Next tides of users slowly notice that a number of unneeded files is installed on their systems. They enumerate systemd unit files, logrotate files, take their pitchforks and start their cruciates against Gentoo developers wasting their precious disk space.
Let me tell you a story. The story starts when Uncle Scarabeus wants to add bash-completion support into libreoffice ebuild. He considers this a minor addon, not worth the half a day necessary to rebuild libreoffice, so he doesn’t revbump it. He simply assumes the change will be propagated nicely when users upgrade to the next version.
Of course, some users will already come shouting here: that’s against the policy!
Yes, indeed it is. But is it worth the hassle? Should all libreoffice users be forced to rebuild that huge package just to get a single tiny file installed? He could wait and add that along with the next version. Well, if he wouldn’t forget about it.
But that’s not really important part here. Because, to his surprise, many users have actually noticed the change. That’s because the use of bash-completion.eclass
has caused the ebuild to have IUSE=bash-completion
; and many of the --newuse
Portage option users have rebuilt the package. A few others, like me, just stopped using that option.
That’s when the discussion started. We — the few devs actually caring about discussing — decided that it is quite pointless to control installing tiny files through USEflags. Of course, the libreoffice is an elephant-case here but so-called regular packages aren’t much better here. Is there really a reason to rebuild even 10 C files when the only thing going to change is a single, tiny text file being installed or not?
Another solution is to split those files into separate ebuilds. But that’s usually inconvenient both for users and devs. Users have to notice that they need to emerge an additional package to get the particular file installed, and devs need to maintain that additional package. That starts to become really ridiculous with files like systemd units which are often generated during build-time and store installation paths.
So what to use? INSTALL_MASK
, obviously. It’s an ancient Portage magic which allows you to control which files will be punted from installed files. You can use app-portage/install-mask
to quickly set it for the files you don’t want. It’s as simple as:
# install-mask -a systemd logrotate
I think it all comes down to missing (?) feature in portage – reinstalling package without recompilation.
Some use case: once I hadn’t “doc” use-flag in make.conf, but often I wanted(or needed) to read the documentation, so I had to reemerge package, with “doc” use-flag enabled. Unfortunately, some of the packages had long compile-time and had cpu-intensive compilation (like blas-atlas), and recompiling it just to get documentation was painful, so I had to choose – recompile or give up and search for documentation online.
Now I have “doc” use flag in make.conf, but it’s not perfect – I don’t need documentation for every package, yet I’m saving time recompiling them when I really would need it.

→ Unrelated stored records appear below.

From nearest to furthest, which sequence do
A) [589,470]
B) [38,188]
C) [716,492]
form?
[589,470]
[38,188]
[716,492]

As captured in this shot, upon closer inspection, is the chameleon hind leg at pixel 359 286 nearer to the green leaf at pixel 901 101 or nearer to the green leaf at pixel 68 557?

If portage had utility like “emerge-doc”, that would emerge just documentation for given package, it would save me some time, and made portage even more awesome :D
The same goes for “bash-completion”, “systemd”, “configuration” (afaik there’s “emerge –config”, but it configures package, it doesn’t install configuration files) etc.
I think the doc use flag is generally used for documentation that gets generated when compiling a package.
Not for every project, documentation is generated during compilation, more often it’s either generated (or preprocessed) after (successful :( ) compilation (using separate tool, like doxygen or javadoc), or not generated at all (it’s static).
“doc” useflag enables 2 steps – “building” documentation (e.g. invoking “make doc”) and installing “documentation” (e.g. invoking “make install-doc”) :P
If “building” documentation requires compilation of package, portage should do it, but if not, doing it is pointless.
It would be nice if packages could define a list of suggested masks too.
That way, you can both have package-provided USE-like flags, and you can make the same without even updating the ebuild because those are generic.
I’d say that it could be even possible to add a new mask to an already-installed package because it only involves removing files from disk and from the list of installed files.
And you could change (add/remove) without rebuilding the packages by building a full binary archive for every package.
Well, I think per-package
INSTALL_MASK
could be set using/etc/portage/env
but that’s usually much more work.And the second paragraph describes exactly why I did go the INSTALL_MASK way.
Nice tip, already implemented this for some common doc files (those that are installed even without the doc USE flag).
To view the most common ones do:
ls -R1 /usr/share/doc | grep bz2 | sort | uniq -c | sort | tail -n 10
Almost correct, but it should be:
ls -R1 /usr/share/doc | grep bz2 | sort | uniq -c | sort -n | tail -n 10
I really don’t understand why people get so upset about these tiny files getting installed. Most of the time they’re so small that they end up being packed into the free space of already existing blocks anyways.
Usually that’s something like
. A more serious issue are embedded systems but those usually needINSTALL_MASK
anyway due to docfiles and so on.I saw those flags go, I thought to myself yup, good riddance, and now it seems even more sensible. Good job.